Одним из тех, кому Артур посылал свои стихи и статьи для «Фельдкирхской газеты», был его крестный – дядя (по нашему все-таки правильней называть его двоюродным дедушкой) Мишель, бывший Майкл Конан, художественный критик, редактор парижского «Художественного журнала», интеллектуал и любитель искусства. Он и раньше проявлял к внучатому племяннику постоянный интерес, вел с ним и с его матерью активную переписку, принимая в его судьбе ничуть не меньшее, если не большее участие, чем дядя Дик. Наверное, можно даже сказать, что он в какой-то степени сделался для Артура в юности тем, чем не сумели стать педагоги, – духовным наставником. Он присылал своему крестнику из Парижа книги, когда тому было еще пять лет; он же познакомил подростка с творчеством Маколея. И он, в отличие от другой родни, с самого начала всерьез относился к любому литературному упражнению Артура; получив номер «Фельдкирхской газеты», он угадал, что все до единой статьи в ней сочинены его крестником, а это свидетельствует либо о том, что у Конан Дойла в шестнадцать лет уже был свой стиль, либо о том, что Мишель Конан был чрезвычайно внимательным читателем, что, наверное, более вероятно. Разумеется, когда дедушка Мишель узнал, что летом 1876-го Артур собирается во Францию, он пригласил его в гости. До этого они еще ни разу «живьем» не виделись.

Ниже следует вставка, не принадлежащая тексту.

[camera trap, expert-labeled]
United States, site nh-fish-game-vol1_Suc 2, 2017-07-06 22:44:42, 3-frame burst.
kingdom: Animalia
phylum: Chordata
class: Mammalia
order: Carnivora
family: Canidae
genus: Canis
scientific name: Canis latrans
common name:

Европейского турне у юного Дойла толком не вышло: уже в Страсбурге он истратил все свои деньги на «оживленный ужин» (подозреваем, что с дамами), и ему ничего не оставалось, как сразу отправиться к дедушке Мишелю. Ему не на что было даже нанять извозчика, и он пешком обошел пол-Парижа, прежде чем разыскал улицу Ваграм, где жил его крестный. Дедушка Майкл оказался высоченным и здоровенным стариканом, который всем своим обликом – за исключением окладистой бороды и взъерошенных седых кудрей на голове – был очень похож на самого Артура. В мемуарах Дойл пишет, что пошел в деда Мишеля не только телосложением, но и складом ума; естественно, что эти двое моментально нашли общий язык. Сюзанна, жена Мишеля Конана, тоже понравилась Артуру. Так что никуда он больше не поехал – так и провел в Париже почти месяц. Надо думать, о книгах они с дедом говорили часами напролет, при этом то и дело ругаясь и тут же мирясь: оба были вспыльчивы, но отходчивы.

Мишель Конан, хоть и офранцузился изрядно, своего происхождения никогда не забывал; по убеждениям он был яростным ирландским националистом и, конечно, пытался настроить внучатого племянника в том же духе. Артуру еще в раннем детстве случилось увидеть радикальных националистов – в «Воспоминаниях и приключениях» он описывает эпизод, когда, будучи с матерью в гостях у дальнего ирландского родственника, он наблюдал, как при приближении к усадьбе компании каких-то безобидных на вид оборванцев перепуганные слуги бросились запирать ворота: «Только позднее я понял, что эти люди были отрядом фениев и что мне довелось увидеть один из тех мятежей, которые время от времени переживает бедная старая Ирландия». На всякий случай освежим память читателя относительно фениев: так назывались революционеры-террористы (они, в частности, организовали ряд взрывов в лондонском метрополитене и на вокзале Кингс-Кросс), члены тайных заговорщических организаций, действовавших во второй половине XIX – начале XX века. Дедушка Мишель к фениям не принадлежал и не одобрял террора, но был одним из основателей движения «Шинн фейн» (по-гэльски, «мы сами»), которое также требовало независимости Ирландии; оно оформилось как политическая организация в 1905 году и не дает покою правительству Великобритании по сей день.